Her two daughters decided to undergo prophylactic mastectomies with reconstruction as well. One daughter said, "After watching my mom and then my sister go through the mastectomy process I didn't feel like I had anything to worry about. It wasn't until I set the date of the procedure that all the questions, doubt and horror stories came to mind. 'Am I too young for this?' was the biggest question I asked myself. Then I thought, 'Cancer probably doesn't think I'm too young.' That was my answer. The next question I thought a lot about was, 'I'm not married yet or have kids, so am I going to miss out on anything?'. The answer was, 'Is it worth possibly getting cancer?'. It's not. I plan to live a long, happy and healthy life. This surgery helped me get there."

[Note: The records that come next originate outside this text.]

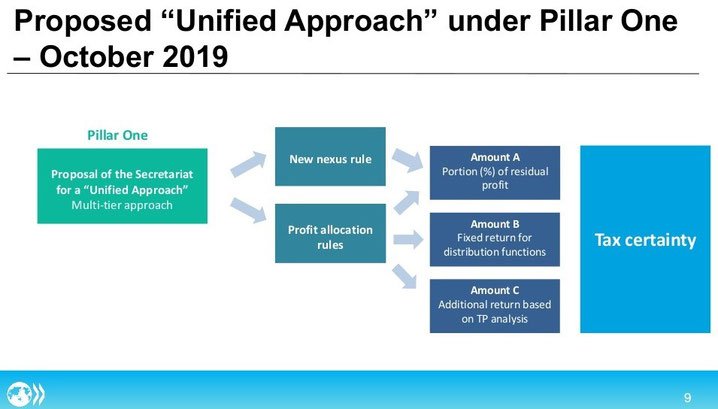 Proposed “Unified Approach” under Pillar One – October 2019

Pillar One

Proposal of the Secretariat for a “Unified Approach”
Multi-tier approach

New nexus rule

Profit allocation rules

Amount A
Portion (%) of residual profit

Amount B
Fixed return for distribution functions

Amount C
Additional return based on TP analysis

Tax certainty

9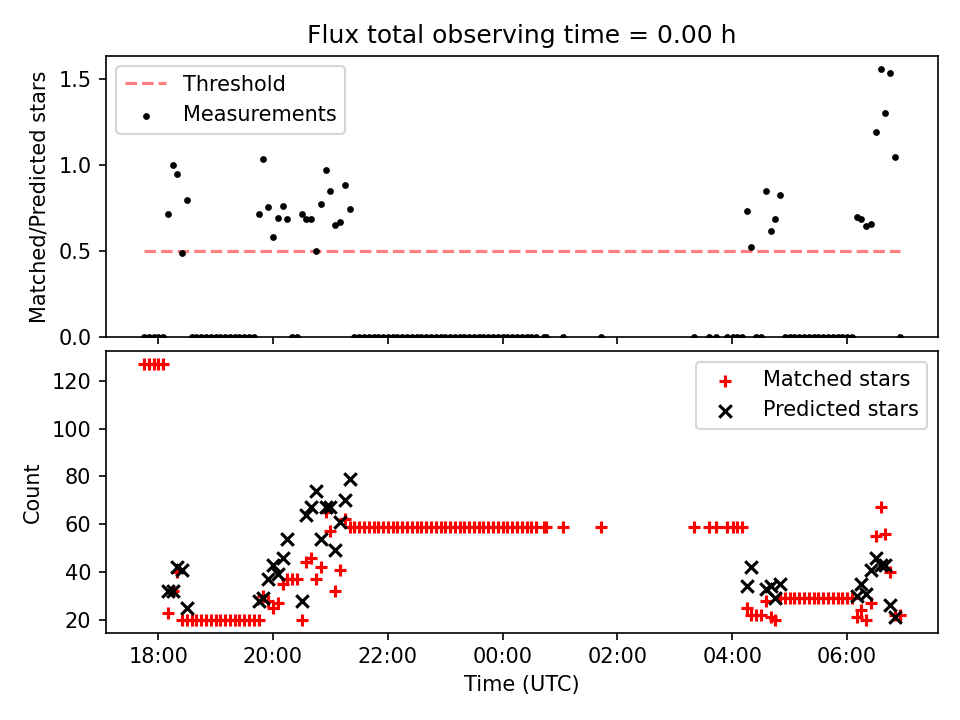 Flux total observing time = 0.00 h

Threshold
Measurements

Matched/Predicted stars

1.5
1.0
0.5
0.0

Matched stars
Predicted stars

Count

120
100
80
60
40
20

18:00
20:00
22:00
00:00
02:00
04:00
06:00

Time (UTC)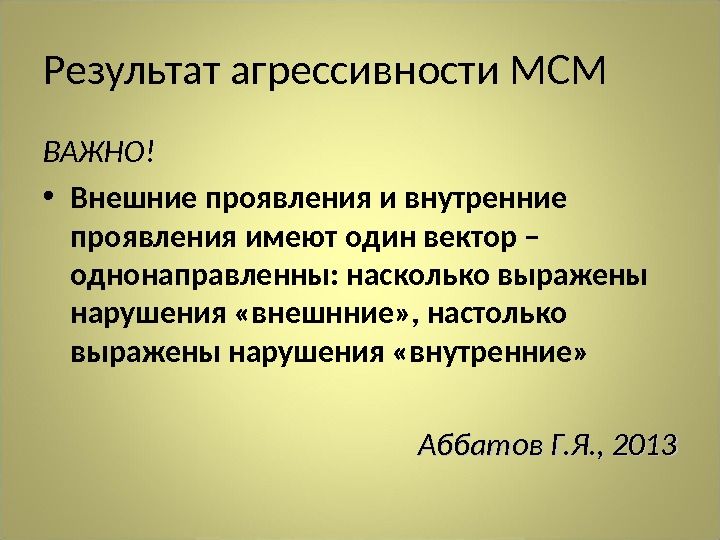 Результат агрессивности МСМ

ВАЖНО!

• Внешние проявления и внутренние проявления имеют один вектор – однонаправленны: насколько выражены нарушения «внешнние», настолько выражены нарушения «внутренние»

Аббатов Г.Я., 2013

The other daughter said, "I am 25 years old, I'm a mom of two beautiful baby boys, and I tested positive for BRCA1. A mastectomy just makes sense, you would think. Unfortunately feelings and logic do not always line up. I changed my mind about 10 times a day, every day, until my surgery date. When my Aunt died of breast cancer just 1 month after my first surgery I have never regretted my decision. Having my sister and my mother going through the same things with me was amazing, empowering and brought us closer than ever. We all feel so blessed."
While Angelina Jolie may be the new poster woman for BRCA testing and prophylactic mastectomies with reconstruction, Dr. Jensen's office has seen a lot of brave women battle the same decisions and questions in regard to their health. These women could also be the poster faces of undergoing this procedure and doing everything they can to lower their risk of getting breast cancer.
In a recent medical study it was noted that women that had undergone prophylactic mastectomies with reconstruction said they wish they had known it was less traumatic and less painful than they had anticipated. Prophylactic mastectomies may not be for everyone. There are several ways to reduce your risks of developing breast cancer. Proper screening and early detection are key elements to improved survival rates.